Menschen auf dem Eifelsteig - eine Nachbetrachtung
von Lutz Heidemann
Wenn man wandert, beachtet man in erster Linie den Weg: wohin tritt man, wie geht es weiter und beobachtet, was man am Weg so sieht: viel Landschaft, einzelne Aussichten, Orte, die man durchqueren muss, hervorstechende Gebäude. Doch auch mit einzelnen Menschen kommt ein Wanderer zusammen, in erster Linie mit Gastgebern und beim Einkehren zwischendurch, auch flüchtige Begegnungen prägen sich manchmal ein. Einige Menschen, denen man begegnet ist, machen neugierig, nach persönlichen Umständen zu fragen. Manchmal ist es nur eine gewisse Sprachfärbung und dann erfährt man in Stichworten eine außergewöhnliche Biografie: „Geboren und aufgewachsen in St. Petersburg, über eine Anzeige einen Ehepartner in der Eifel gefunden“. Die Kellnerin Teresa, die uns woanders freundlich bediente, wurde in Danzig geboren und wuchs in Stettin auf. Andererseits trafen wir auf sehr bodenständige Menschen. „Ja, die Mühle nebenan hat der Familie meines Mannes schon seit Generationen gehört“ oder „Die Ausflugswirtschaft betreibt die Familie seit dem 19. Jahrhundert“.

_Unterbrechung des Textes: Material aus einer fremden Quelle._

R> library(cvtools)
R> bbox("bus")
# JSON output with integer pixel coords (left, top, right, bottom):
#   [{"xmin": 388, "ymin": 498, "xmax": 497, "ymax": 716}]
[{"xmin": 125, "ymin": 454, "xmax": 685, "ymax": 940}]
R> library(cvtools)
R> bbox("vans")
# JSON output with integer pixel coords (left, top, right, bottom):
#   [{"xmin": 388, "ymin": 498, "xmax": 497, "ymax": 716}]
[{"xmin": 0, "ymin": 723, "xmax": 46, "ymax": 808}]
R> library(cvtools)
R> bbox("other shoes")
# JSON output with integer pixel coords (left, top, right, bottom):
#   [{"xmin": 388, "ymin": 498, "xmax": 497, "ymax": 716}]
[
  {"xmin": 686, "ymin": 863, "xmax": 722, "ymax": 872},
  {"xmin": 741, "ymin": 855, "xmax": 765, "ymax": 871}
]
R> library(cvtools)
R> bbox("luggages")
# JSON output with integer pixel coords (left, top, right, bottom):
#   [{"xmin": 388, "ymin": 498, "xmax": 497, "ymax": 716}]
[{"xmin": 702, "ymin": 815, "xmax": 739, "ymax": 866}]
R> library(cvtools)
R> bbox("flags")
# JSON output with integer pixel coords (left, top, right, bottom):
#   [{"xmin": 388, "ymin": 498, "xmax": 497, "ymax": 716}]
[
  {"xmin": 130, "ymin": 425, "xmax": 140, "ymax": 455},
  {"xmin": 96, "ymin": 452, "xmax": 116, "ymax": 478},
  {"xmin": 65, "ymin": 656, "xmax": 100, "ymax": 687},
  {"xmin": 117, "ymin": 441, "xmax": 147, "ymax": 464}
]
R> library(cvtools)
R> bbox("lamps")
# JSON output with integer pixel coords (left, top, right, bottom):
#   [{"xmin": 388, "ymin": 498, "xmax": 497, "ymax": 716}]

Welche Menschen haben schon in der Eifel gelebt oder dort Spuren hinterlassen? In einem kleinen Museum gab es das Skelett eines riesigen Germanen; zum Vergleich waren Durchschnittsgrößen von Römern und Hunnen angegeben worden. Uns schien das ein bißchen „getürkt“. In Manderscheid waren unsere freundlichen Hotel-Gastgeber ein Ehepaar aus Yorkshire. Seit drei Jahren betreiben sie das Hotel im Stadtzentrum. Dunkelhäutige Menschen in Autokennzeichen aus der Eifel sahen wir öfter; vermutlich waren es US-Angehörige vom nahen Militärflugplatz. Dann hörte ich, wie zwei junge Männer, die mir entgegenkamen, sich arabisch unterhielten. Auf meinen Gruß reagierten sie erst erstaunt, dann erfreut. Es waren Bürgerkriegsflüchtlinge aus Hama und Latakia, syrische Städte, die ich kannte, was sie sehr freute. Ob das Eifeldorf, wo sie jetzt untergebracht waren, ihre neue Heimat wird? Ob ihnen jemand gesagt hat, dass in der im Mittelalter zur Ruine gewordenen Porta Nigra über so viele Jahre ein syrischer Einsiedler gelebt hat, dass später daraus eine Kirche wurde?
Kurz vor Trier verläuft der Eifelsteig auf gleicher Trasse wie ein Jakobsweg; viele Wanderer scheinen dort vorbeizukommen. Fragt uns eine Frau: „Wandern Sie auch bis Chile?“, „nur bis Trier“ antworten wir. Es dauert einige Sekunden, bis mir der Groschen fiel: sie hatte Santiago di Compostela mit Santiago di Chile in einen Topf geworfen. So klein ist die Welt in manchen Köpfen.